Highly efficient and sustainable removal of cyclophosphamide with activated carbon produced from peanut shells: chemical adsorption mechanism
摘要
This study investigates the feasibility of activated carbon produced from peanut shells via chemical activation for the removal of cyclophosphamide (CP) from aqueous solutions. CP, a cytotoxic antineoplastic drug, is frequently detected in hospital wastewater at concentrations ranging from ng/L to µg/L. However, it cannot be effectively removed by conventional biological and physical–chemical treatment technologies.
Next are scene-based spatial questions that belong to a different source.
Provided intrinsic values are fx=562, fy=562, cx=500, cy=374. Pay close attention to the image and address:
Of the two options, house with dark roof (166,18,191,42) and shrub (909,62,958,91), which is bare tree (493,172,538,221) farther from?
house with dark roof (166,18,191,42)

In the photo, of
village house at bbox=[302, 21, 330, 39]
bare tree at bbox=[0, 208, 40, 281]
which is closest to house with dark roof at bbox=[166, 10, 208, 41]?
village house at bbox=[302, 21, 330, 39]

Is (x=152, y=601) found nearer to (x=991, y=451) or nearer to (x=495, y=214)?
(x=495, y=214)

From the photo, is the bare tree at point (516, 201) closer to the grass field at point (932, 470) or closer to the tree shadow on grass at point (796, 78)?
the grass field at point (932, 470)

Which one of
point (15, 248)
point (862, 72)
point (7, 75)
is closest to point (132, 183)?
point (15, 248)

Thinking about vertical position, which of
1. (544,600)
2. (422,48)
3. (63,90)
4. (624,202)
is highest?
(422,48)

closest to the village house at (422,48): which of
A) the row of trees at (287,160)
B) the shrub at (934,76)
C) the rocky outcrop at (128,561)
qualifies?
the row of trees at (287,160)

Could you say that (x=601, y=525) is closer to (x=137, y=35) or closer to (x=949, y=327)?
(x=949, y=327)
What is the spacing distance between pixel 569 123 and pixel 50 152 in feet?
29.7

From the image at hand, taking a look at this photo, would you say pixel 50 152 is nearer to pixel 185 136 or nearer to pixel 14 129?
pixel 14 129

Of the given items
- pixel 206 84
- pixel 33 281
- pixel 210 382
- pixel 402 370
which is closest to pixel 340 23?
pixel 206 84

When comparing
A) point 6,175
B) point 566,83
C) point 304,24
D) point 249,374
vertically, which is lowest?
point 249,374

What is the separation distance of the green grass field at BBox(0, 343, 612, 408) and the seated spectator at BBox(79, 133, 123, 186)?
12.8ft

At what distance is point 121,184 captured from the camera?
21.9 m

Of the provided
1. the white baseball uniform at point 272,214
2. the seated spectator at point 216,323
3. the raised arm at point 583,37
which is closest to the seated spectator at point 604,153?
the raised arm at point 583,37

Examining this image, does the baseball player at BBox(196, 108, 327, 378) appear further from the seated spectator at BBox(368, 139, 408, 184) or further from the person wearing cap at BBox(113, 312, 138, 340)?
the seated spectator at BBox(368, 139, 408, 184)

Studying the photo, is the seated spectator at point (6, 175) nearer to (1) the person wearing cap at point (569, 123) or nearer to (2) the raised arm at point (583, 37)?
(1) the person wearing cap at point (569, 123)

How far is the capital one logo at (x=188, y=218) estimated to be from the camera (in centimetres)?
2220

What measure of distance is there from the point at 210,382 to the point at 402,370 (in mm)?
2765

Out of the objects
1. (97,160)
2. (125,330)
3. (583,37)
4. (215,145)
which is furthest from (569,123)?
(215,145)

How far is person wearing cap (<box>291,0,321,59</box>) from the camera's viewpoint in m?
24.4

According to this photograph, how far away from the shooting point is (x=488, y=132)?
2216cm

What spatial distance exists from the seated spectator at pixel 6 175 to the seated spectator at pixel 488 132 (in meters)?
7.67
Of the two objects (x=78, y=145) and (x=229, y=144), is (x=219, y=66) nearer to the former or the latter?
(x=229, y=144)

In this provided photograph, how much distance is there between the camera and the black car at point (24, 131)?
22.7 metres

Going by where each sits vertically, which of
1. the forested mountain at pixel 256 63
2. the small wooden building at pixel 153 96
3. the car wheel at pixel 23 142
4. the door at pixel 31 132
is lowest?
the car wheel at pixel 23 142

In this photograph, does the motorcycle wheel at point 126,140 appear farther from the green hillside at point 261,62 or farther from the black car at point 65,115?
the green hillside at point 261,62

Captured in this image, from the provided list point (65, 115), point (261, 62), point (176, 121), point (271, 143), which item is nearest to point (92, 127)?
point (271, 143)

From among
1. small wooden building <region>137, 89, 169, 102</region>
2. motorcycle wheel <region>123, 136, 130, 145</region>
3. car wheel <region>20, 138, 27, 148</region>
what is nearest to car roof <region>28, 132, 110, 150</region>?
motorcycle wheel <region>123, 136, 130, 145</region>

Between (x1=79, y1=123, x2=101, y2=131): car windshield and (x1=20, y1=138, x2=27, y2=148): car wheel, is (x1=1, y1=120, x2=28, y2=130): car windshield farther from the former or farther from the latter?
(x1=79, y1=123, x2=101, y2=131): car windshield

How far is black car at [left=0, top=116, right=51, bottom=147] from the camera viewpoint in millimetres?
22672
Peanut shells were converted into activated carbon by KOH activation. The resulting adsorbent exhibited a surface area of 912 m2/g and a total pore volume of 0.58 cm3/g by BET analysis. SEM images revealed an irregular and highly macro- and mesogogenic morphology. In batch adsorption experiments, CP removal exceeding 98.5% was achieved with an adsorbent dose of 0.4 g/L, a neutral pH, an initial concentration of ≤ 40 mg/L, and a contact time of 60 min. Equilibrium data showed excellent fit to the Langmuir isotherm model (R2 = 0.9999), while kinetic data showed excellent fit to the pseudo-second-order model (R2 = 0.9998). Thermodynamic analyses revealed that the process was endothermic (ΔH° = + 59.26 kJ/mol) and spontaneous (ΔG° < 0). Consequently, peanut shell-derived activated carbon has proven to be a cost-effective, environmentally friendly, and highly efficient adsorbent and a strong alternative for the treatment of pharmaceutical wastewater containing CP.